I think I'm enjoying trying to lose the weight this time too even if I don't get very far. I've just started today an interval running programme and I felt much more puffed out tonight than I have done after normal runs so hopefully that's a good sign too. 

I know what you mean about the clothes though, I wish they would instantly feel looser just to motivate us


----------



## weewdy

Hows everyone doing. Ive had a terrible day, so far ive resisted eating anything bad but i have an unopened box of chocolates in the cupboard shouting my name!


----------



## george83

Chocolates sound perfect right about now! I've lost all motivation I felt like I had a great start but the last two weeks I've barely lost anything even though I've been really trying :growlmad:

I hope you manage to resist the chocolates!!


----------



## weewdy

I havent lost from monday either, not sure if my af last week has anything to do with it. Dont lose hope!


----------



## george83

Did the chocolates get eaten???!!

I'm trying to be really good this week as I have my first bridesmaid dress fitting on Friday. I went with my duster for her wedding dress fitting last week and she looked stunning, I know it's her day and the attention is all on her but I know I'm going to feel a right fattie next to her :cry:


----------



## weewdy

No i managed to leave the chocolates alone. Not cheated this week and i actually feel fatter. Weigh in day tomorrow, fingers crossed.

At least you have the wedding to aim for. What colours the dresses?


----------



## weewdy

Well a 2.2lb loss this week. I am pleasantly surprised as i wasnt expecting it.


----------



## 2have4kids

Hi ladies, congrats on your weight loss so far! And the baby of course. We're all on different paths but trying to accomplish the same thing it seems. I would like to join you if that's OK?

I lost 60 lbs last year between Jan - Sept and did an IVF in December and gained 16 lbs back. I never did make it to my goal (was 15 lbs off) so here I am. The next IVF is going to be in Greece in a few months. we're just doing some tests to figure out why I can't seem to carry. I keep miscarrying. Here we thought it was my old eggs (since 35-38 can't get preggers and the few times I have I've m/c'd). I've been diagnosed with Diminished Ovarian Reserves but even with donor eggs in December I did a 12 week u/s and it showed the baby died at 8 weeks :cry: 

The waiting between IVF's kills me-it seems like I've wanted children now for SOO long. I'm never going to give up on having a family though. We've chosen Athens clinic for the next DE IVF as they deal with immune issues which I might have. My body might be attacking the baby so they can do treatments for this. In the mean time, I need to have a 3 month break to get my AF back and get into a rhythm again and I thought I'd focus on achieving my weight loss goal. I haven't been very motivated lately, kind of depressed as you might guess. But I feel I'm getting my mojo back and would like to hang with some girls with the same goals. 

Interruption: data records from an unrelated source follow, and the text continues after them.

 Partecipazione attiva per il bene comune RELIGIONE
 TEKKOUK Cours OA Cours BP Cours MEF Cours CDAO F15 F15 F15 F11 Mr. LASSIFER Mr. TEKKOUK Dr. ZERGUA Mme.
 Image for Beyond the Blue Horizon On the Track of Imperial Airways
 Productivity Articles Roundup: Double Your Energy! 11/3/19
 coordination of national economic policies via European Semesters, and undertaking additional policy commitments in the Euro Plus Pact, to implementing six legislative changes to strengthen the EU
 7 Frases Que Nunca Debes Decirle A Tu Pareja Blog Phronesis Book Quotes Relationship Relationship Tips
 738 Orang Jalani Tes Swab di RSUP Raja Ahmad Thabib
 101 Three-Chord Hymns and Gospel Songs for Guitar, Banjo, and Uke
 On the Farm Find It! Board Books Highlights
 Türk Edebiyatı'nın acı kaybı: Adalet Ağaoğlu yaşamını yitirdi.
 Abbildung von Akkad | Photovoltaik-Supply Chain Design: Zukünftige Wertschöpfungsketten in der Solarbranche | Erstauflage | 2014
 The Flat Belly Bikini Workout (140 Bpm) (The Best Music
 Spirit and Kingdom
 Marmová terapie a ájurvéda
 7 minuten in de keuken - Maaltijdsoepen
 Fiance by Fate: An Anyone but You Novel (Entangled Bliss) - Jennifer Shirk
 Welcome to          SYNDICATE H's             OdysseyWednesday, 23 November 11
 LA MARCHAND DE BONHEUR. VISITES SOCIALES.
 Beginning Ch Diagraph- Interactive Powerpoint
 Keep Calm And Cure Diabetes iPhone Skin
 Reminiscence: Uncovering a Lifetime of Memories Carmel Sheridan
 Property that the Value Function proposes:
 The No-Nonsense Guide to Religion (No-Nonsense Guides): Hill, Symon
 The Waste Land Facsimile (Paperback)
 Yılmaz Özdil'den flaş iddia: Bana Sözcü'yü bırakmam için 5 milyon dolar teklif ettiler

Are you changing your diets or cutting certain things out? I tend to do better upping protein and lowering carbs. It prevents me from getting massively hungry between meals or getting headaches.


----------



## jellybean87

Hi can I join you? 

I need to lose around 3stone and I am seriously struggling. 

In September 2012 I weighed 15stone, and found out I was pregnant in October 2012. 

I lost weight while pregnant and when dd2 was 4days old I weighed 13.4. dd2 is 9 months old now and I am 13.10 (I've had 2 wi's so far was 13.13)

I'm not joining any clubs, just trying to do it myself. 

Last night was a massive fail, and we had dominos. So I'm trying to refocus and get on track. We have a big family event in 6 weeks so would like to make a decent loss by then.


----------



## pandacub

Hi everyone, can I join too? :waves:
I currently weigh 12st 3lbs as of this morning (1lb weight loss this week(!). I have lost 9lbs since the start of the year but it has been a slow process with lots of stopping and starting. I have my friends leaving party in 5 weeks so I'd like at least a 5lb loss for then. 

I'm trying to eat healthily and exercise 3 times a week.
Yesterday I ate
Breakfast - porridge and honey
Lunch - leftover chorizo and pepper soup with sourdough bread
Snack - 2 slices of fruit bread and marmalade 
Dinner - a chicken breast, sweet potato chips and salad
And I had an options hot chocolate in the evening
And a bite of LOs trifle :blush:

I shouldn't really have had the fruit bread, definitely could have picked better for that snack but its a working progress.
I normally try and have a green smoothie once a day too :)

Hopr youre all getting on well!


----------



## Embo78

Hey nanninoo. We're in a very similar position. In January 2013 I was 19 st 8 and by my wedding day July '13 I'd lost five stone. 
Since then I've messed about with fad diets, binging, exercising/not exercising. I've done my back in and had an early miscarriage but I'm recovering from both quite nicely now. 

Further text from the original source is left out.